Have you ever received an email and had a sneaking suspicion it was written by AI, rather than lovingly handcrafted? Mathematicians have been wrestling with similar feelings for half a century, and have some lessons for the rest of us.
It all began in 1976, when Kenneth Appel and Wolfgang Haken announced a proof of the four colour theorem, which states it takes a maximum of four shades to colour any map so that no two adjacent regions match. The theorem’s simplicity meant mathematicians were expecting an elegant proof revealing a greater mathematical truth. Instead, they got 60,000 lines of impenetrable computer code. Appel and Haken had solved the problem by programming a machine to systematically go through nearly 2000 kinds of map, representing every possible configuration.
At the time, it felt unsatisfactory. But over the decades, mathematicians came to terms with using code in this way and resolved many of the philosophical objections. This meant when the current AI wave arrived, mathematics was ready.

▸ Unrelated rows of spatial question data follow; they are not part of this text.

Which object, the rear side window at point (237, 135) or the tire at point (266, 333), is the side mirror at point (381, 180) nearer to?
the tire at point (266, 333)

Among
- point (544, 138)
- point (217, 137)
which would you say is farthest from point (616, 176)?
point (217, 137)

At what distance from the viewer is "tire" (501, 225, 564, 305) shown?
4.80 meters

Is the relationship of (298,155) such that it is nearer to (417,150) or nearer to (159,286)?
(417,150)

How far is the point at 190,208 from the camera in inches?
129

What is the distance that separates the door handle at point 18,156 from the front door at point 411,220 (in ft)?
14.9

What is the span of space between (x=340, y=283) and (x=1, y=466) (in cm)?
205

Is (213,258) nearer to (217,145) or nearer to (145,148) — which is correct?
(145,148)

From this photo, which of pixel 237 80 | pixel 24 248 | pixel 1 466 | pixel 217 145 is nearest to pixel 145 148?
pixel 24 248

As we report here, AI is improving at such a rapid lick, it is taking many mathematicians by surprise. While Appel and Haken hand-wrote their code, we now have large language models doing the job, while other software can check it (and therefore the proof) is correct. This means there are no problems with hallucinations – where AIs simply make stuff up – because there are already systems in place to sift the good from the bad.
“ AI is improving at such a rapid lick, it is taking many mathematicians by surprise “
Outside of mathematics, things aren’t so straightforward. The tech press is awash with examples of AI-coding gone wrong, with varying levels of disaster. Meanwhile, US research firm Gartner recently predicted that half of firms that replaced jobs with AI will rehire people to do the same roles within the year.
The world isn’t mathematics, of course, but mathematicians have demonstrated that AI has its place if we can be both practically confident and philosophically comfortable with its output. It may take a while for everyone else to catch up.